* _Page excerpt_:

****************

United States District Court, D. Nevada

September 12, 2014

GODSON ERUCHALU, Plaintiff,
v.
U.S. BANK, NATIONAL ASSOCIATION, et al., Defendants.

ORDER

CAM FERENBACH, Magistrate Judge.

This matter involves pro se Plaintiff Gordon Eruchalu's wrongful foreclosure action against First Option Mortgage and U.S. Bank, among others. ( See Second Amend. Compl. #104).[1] Before the court is First Option's Motion to Compel (#155). Eruchalu filed an opposition (#163); and First Option replied (#164). Also before the court is Eruchalu's Motion to Compel (#157). Defendant U.S. Bank filed an opposition (#165); and Eruchalu replied (#172). Also before the court is Eruchalu's Motion to Extend (#158). First Option filed an opposition (#162); and Eruchalu replied (#167). For the reasons stated below, the parties' motions are denied.

I. First Option's Motion to Compel is Denied with Prejudice

First Option moves to compel discovery responses to thirty interrogatories and thirty-one requests for production of documents. ( See Def.'s Mot. to Compel (#155) at 4-33). In compliance with Local Rule 26-7(a), First Option's motion "set forth in full the text of the discovery originally sought and the response thereto." The motion contains nothing else.

A request for a court order must "state with particularity the grounds for seeking the order." FED. R. CIV. P. 7(b)(1)(B). Local Rule 7-2(d) complements Federal Rule of Civil Procedure 7. It states that "[t]he failure of a moving party to file points and authorities in support of the motion shall constitute a consent to the denial of the motion."

In the context of a motion to compel, the party resisting discovery carries the heavy burden of showing why discovery should be denied. Blankenship v. Hearst Corp., 519 F.2d 418, 429 (9th Cir. 1975). This, however, does not abrogate the moving party's burden of filing points and authorities in support of a motion. See, e.g., FED. R. CIV. P. 7(b)(1)(B). The question presented by a motion to compel is normally simple: does the discovery request "appear reasonably calculated to lead to the discovery of admissible evidence." FED. R. CIV. P. 26(b)(1). At a minimum, this requires the moving party to show that the discovery request seeks a "nonprivileged [information] that is relevant to any party's claim or defense." Id.

Here, First Option failed to make this minimum showing. It merely restyled its discovery requests as a motion to compel and then filed the discovery requests with the court. It is not the court's job to laboriously search the operative complaint, which is 153 pages, or First Option's answer for claims and defenses that could be used to support First Option's motion to compel. Northwestern Nat'l Ins. Co. v. Baltes, 15 F.3d 660, 662 (7th Cir. 1994) ("District judges are not archaeologists. They need not excavate masses of papers in search of revealing tidbits.").

****************

* _Short problem A_:
Answer these questions about the court order:
(i) Which magistrate judge issued it?
(ii) How many interrogatories did First Option move to compel responses to?
(iii) How many pages long is the operative complaint?
* _Short problem B_: Carry the court order on past its final sentence.

(Stored records)
****************

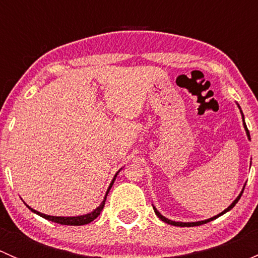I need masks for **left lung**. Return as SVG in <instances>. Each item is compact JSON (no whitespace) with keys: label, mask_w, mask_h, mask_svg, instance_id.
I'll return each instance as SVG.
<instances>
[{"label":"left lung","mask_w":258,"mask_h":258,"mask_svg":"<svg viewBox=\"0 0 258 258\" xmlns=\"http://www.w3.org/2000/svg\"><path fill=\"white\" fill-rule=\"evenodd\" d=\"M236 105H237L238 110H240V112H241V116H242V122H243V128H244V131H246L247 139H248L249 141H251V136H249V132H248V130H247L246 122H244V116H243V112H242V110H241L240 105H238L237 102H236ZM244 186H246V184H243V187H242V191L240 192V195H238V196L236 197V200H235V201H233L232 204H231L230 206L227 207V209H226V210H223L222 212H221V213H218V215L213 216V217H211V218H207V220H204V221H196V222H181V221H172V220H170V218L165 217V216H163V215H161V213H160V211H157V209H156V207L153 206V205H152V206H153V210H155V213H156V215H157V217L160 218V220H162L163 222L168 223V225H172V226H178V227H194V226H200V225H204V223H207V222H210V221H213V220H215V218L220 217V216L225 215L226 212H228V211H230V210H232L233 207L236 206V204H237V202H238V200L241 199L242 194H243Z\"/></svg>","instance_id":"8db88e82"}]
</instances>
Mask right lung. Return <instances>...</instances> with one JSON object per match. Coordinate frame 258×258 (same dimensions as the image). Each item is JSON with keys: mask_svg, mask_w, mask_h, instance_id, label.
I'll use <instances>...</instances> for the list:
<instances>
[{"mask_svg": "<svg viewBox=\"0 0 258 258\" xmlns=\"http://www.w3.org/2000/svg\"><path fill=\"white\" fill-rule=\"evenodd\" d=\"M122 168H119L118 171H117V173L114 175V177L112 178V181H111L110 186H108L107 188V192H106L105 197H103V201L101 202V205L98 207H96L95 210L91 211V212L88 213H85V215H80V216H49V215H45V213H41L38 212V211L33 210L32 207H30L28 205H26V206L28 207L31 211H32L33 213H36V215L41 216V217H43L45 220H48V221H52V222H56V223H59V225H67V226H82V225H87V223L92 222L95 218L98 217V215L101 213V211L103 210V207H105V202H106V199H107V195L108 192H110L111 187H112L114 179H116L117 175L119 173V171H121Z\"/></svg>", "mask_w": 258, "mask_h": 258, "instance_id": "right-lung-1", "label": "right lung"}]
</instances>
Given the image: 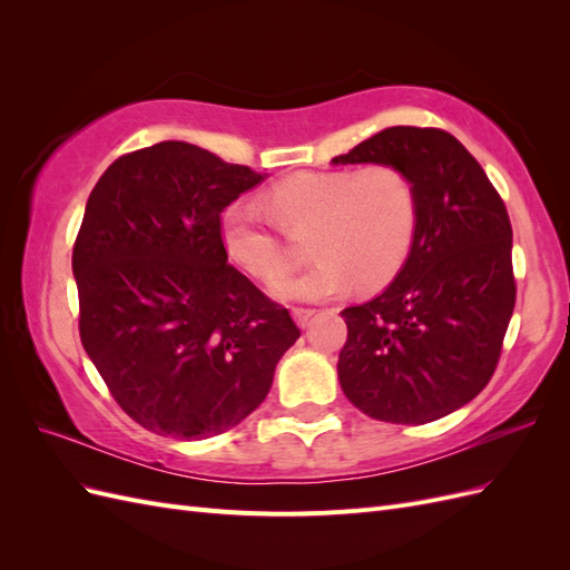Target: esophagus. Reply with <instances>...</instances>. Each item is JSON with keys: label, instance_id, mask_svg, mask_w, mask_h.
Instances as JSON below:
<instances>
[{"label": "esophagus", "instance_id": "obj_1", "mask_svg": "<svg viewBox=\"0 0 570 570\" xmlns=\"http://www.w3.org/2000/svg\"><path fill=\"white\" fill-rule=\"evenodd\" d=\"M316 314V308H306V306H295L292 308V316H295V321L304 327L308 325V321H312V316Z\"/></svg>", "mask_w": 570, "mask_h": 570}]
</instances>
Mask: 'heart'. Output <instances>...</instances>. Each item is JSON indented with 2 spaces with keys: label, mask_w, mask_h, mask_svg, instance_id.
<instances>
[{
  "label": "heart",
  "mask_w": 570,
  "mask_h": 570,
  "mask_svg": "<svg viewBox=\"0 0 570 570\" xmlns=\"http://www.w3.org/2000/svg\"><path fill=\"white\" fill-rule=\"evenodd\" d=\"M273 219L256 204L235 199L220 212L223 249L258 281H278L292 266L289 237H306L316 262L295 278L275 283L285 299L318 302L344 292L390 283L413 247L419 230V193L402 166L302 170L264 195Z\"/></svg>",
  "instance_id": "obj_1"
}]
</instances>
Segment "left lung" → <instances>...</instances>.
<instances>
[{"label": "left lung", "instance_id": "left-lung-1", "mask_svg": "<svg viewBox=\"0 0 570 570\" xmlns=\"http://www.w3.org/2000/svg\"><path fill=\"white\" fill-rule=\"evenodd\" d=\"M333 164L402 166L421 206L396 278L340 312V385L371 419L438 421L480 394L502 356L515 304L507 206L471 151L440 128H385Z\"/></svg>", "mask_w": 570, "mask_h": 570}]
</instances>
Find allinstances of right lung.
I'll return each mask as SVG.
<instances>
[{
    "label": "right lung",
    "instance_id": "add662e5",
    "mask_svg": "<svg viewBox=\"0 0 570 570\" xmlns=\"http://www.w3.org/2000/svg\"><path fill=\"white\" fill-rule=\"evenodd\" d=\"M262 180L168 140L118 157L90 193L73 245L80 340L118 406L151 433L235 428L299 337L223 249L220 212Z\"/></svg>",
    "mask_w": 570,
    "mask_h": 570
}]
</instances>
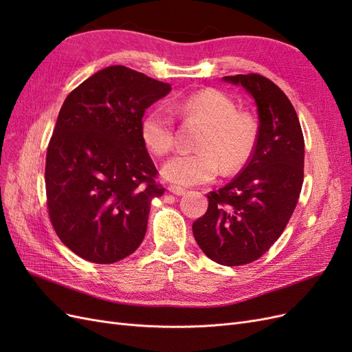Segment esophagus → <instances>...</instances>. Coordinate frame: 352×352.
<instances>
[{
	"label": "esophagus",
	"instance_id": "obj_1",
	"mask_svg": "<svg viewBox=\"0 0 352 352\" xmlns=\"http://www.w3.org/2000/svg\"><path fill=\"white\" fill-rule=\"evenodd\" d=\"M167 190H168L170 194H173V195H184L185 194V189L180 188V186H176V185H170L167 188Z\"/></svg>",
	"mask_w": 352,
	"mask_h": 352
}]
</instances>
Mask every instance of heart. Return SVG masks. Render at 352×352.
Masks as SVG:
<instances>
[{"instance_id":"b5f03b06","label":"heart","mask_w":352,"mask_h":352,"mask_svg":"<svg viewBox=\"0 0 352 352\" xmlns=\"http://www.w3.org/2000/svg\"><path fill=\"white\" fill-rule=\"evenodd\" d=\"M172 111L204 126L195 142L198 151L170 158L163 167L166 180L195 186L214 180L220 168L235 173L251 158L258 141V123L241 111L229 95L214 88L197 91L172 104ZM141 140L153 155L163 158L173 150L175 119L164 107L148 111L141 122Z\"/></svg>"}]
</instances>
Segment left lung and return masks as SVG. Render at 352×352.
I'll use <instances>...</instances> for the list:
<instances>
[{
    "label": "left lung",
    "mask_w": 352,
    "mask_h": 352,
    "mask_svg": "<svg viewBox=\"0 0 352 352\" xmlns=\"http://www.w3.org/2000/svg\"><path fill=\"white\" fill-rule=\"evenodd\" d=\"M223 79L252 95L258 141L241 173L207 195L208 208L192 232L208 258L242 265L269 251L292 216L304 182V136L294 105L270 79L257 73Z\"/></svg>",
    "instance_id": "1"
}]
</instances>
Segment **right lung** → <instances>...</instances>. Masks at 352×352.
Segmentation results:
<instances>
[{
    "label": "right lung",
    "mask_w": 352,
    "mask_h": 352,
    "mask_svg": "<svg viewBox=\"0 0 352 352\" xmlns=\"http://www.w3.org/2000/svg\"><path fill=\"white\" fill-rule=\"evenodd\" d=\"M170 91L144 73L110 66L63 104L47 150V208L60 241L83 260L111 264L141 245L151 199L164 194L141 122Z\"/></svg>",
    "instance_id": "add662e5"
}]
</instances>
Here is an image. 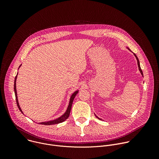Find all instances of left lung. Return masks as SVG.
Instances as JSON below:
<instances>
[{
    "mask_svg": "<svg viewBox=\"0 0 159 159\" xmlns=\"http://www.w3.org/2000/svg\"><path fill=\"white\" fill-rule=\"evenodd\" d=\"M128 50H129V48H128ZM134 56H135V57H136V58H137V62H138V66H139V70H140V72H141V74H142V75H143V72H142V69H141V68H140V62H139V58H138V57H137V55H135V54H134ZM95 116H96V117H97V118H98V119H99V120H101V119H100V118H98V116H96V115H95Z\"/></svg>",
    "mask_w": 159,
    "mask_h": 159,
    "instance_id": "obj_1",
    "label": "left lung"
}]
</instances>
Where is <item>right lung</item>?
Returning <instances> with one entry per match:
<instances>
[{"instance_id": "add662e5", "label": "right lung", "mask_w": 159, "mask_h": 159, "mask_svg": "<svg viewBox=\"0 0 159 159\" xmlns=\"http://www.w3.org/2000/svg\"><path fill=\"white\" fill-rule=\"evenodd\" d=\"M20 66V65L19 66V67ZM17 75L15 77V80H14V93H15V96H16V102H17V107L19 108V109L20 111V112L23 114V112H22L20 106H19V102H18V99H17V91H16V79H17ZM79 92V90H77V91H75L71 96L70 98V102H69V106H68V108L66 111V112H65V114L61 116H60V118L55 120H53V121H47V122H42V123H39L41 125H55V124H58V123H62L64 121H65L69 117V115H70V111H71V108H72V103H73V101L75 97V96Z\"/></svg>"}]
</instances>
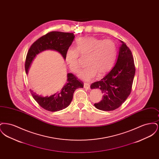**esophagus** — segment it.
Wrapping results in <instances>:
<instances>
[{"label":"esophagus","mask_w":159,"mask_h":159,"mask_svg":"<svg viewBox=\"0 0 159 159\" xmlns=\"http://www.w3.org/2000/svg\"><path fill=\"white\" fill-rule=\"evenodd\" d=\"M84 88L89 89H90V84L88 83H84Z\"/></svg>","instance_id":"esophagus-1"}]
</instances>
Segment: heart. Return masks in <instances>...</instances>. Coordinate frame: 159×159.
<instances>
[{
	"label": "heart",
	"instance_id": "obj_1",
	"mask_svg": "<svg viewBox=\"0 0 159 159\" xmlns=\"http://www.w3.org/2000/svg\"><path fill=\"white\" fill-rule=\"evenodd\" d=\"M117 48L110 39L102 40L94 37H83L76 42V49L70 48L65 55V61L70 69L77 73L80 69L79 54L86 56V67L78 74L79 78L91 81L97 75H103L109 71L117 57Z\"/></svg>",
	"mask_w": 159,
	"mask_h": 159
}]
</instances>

****************

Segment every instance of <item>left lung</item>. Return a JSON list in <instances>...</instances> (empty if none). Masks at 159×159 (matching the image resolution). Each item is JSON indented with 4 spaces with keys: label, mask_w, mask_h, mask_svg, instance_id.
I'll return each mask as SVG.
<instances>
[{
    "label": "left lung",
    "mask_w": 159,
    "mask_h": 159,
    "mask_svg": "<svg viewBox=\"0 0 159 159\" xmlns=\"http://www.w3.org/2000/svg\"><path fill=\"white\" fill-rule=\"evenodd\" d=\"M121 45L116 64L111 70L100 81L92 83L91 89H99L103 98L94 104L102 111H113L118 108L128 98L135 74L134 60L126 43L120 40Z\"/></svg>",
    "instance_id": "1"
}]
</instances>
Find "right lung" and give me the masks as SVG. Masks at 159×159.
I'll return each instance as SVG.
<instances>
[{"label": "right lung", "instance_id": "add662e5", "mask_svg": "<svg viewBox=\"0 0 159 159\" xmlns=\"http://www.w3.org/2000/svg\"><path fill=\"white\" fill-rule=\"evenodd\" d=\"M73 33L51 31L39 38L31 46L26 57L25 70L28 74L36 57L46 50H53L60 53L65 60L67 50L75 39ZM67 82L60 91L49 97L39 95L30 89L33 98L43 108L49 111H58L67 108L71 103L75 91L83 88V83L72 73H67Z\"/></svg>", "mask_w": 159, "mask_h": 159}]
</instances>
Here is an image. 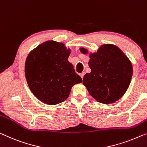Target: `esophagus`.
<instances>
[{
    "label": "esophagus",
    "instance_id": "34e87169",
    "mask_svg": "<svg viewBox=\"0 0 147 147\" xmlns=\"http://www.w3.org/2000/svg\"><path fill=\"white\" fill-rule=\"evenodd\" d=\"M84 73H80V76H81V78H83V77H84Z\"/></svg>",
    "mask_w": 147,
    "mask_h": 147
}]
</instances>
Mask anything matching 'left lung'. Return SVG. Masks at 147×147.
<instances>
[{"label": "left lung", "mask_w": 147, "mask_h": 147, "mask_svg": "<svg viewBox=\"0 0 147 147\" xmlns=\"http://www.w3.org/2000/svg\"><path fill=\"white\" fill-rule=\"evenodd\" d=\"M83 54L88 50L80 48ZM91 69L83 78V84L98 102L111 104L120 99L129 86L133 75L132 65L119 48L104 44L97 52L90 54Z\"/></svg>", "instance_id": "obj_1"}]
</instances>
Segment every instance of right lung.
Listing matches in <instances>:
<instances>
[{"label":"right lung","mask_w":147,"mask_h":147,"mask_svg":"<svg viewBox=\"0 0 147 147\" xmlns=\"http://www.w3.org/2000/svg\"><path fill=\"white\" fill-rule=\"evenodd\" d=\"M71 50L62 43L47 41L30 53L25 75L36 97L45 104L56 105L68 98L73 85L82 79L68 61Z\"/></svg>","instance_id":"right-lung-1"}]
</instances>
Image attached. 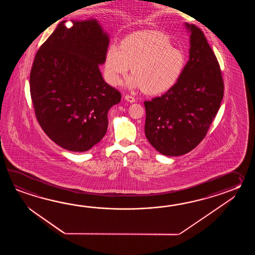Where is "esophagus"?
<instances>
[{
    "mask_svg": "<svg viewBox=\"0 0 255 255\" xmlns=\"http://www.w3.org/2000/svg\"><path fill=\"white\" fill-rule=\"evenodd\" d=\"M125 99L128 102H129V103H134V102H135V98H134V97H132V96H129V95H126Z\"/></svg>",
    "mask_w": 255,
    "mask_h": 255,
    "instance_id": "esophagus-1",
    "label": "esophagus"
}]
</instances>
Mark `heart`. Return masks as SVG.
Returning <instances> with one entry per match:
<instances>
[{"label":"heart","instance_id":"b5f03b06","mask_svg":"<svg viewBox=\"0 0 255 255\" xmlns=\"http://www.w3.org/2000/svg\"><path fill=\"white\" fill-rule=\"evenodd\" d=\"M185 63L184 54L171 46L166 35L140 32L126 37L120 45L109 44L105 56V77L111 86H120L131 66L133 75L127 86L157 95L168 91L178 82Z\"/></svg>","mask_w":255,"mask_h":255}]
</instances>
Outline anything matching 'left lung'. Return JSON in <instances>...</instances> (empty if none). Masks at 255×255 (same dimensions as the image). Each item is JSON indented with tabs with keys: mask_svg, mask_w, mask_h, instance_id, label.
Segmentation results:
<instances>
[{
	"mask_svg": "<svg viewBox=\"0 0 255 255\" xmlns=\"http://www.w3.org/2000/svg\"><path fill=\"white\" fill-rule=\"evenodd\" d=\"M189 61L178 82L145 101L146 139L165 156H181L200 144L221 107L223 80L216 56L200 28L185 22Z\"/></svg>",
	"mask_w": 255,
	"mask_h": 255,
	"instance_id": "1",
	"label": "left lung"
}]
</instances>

****************

* _Expected output A_:
(i) Cam Ferenbach
(ii) Thirty
(iii) 153 pages

* _Expected output B_:
Local Rule 26-7(a), which requires the moving party to "set forth in full the text of the discovery originally sought, " exists so that the court may determine whether the parties' legal arguments regarding a discovery dispute have a factual basis. The rule does not obviate the need to make legal arguments as required by Rule 26(b)(1). See FED. R. CIV. P. 7(b)(1)(B). Therefore, First Option's Motion to Compel (#155) is denied with prejudice. ( See Min. Proceedings #153) (ordering that "[a]ny motion to compel regarding discovery to this date must be filed by August 15, 2014.").

II. Eruchalu's Motion to Compel is Denied

Eruchalu moves to compel U.S. Bank to respond to his requests for admissions, interrogatories, and requests for production of documents. (Pl.'s Mot. to Compel #157). Because Eurchalu's motion complies with Federal Rule of Civil Procedure 7(b)(1)(B) and Local Rule 7-2(d), the court begins its analysis of the parties' filings and arguments by reviewing the govern law.

A. Legal Standard

Federal Rule of Civil Procedure 26(b)(1) provides for liberal discovery. Seattle Times, Co. v. Rhinehart, 467 U.S. 20, 34 (1984). It states, "[p]arties may obtain discovery regarding any nonprivileged matter that is relevant to any party's claim or defense." FED. R. CIV. P. 26(b)(1). Rule 26 defines relevant information as any information that "appears reasonably calculated to lead to the discovery of admissible evidence." Id.

Where-as here-a party resists discovery, the requesting party may file a motion to compel discovery. The party resisting discovery carries the heavy burden of showing why discovery should be denied. Blankenship v. Hearst Corp., 519 F.2d 418, 429 (9th Cir. 1975). The objecting party must show that the discovery request is overly broad, unduly burdensome irrelevant. Teller v. Dogge, No. 2:12-cv-00591-JCM, 2013 WL 1501445 (D. Nev. Apr. 10, 2013) (Magistrate Judge Foley) (citing Graham v. Casey's General Stores, 206 F.R.D. 251, 253-4 (S.D. Ind. 2000).

To meet this burden, the objecting party must specifically detail the reasons why each request is improper. Walker v. Lakewood Condo. Owners Ass'n, 186 F.R.D. 584, 587 (C.D. Cal. 1999). Boilerplate, generalized objections are inadequate and tantamount to making no objection at all. Id. (citing Cipollone v. Liggett Group, Inc., 785 F.2d 1108, 1121 (3d Cir. 1986) (objecting party must show a particularized harm is likely to occur if the requesting party obtains the information that is the subject of the particular objections; generalized objections are insufficient)).

Therefore, the party resisting discovery must allege (1) specific facts, which indicate the nature and extent of the burden, usually by affidavit or other reliable evidence, or (2) sufficient detail regarding the time, money and procedures required to comply with the purportedly improper request. Jackson v. Montgomery Ward & Co., Inc., 173 F.R.D. 524 (D. Nev. 1997) (citations omitted); Cory v. Aztec Steel Bldg., Inc., 225 F.R.D. 667, 672 (D. Kan. 2005).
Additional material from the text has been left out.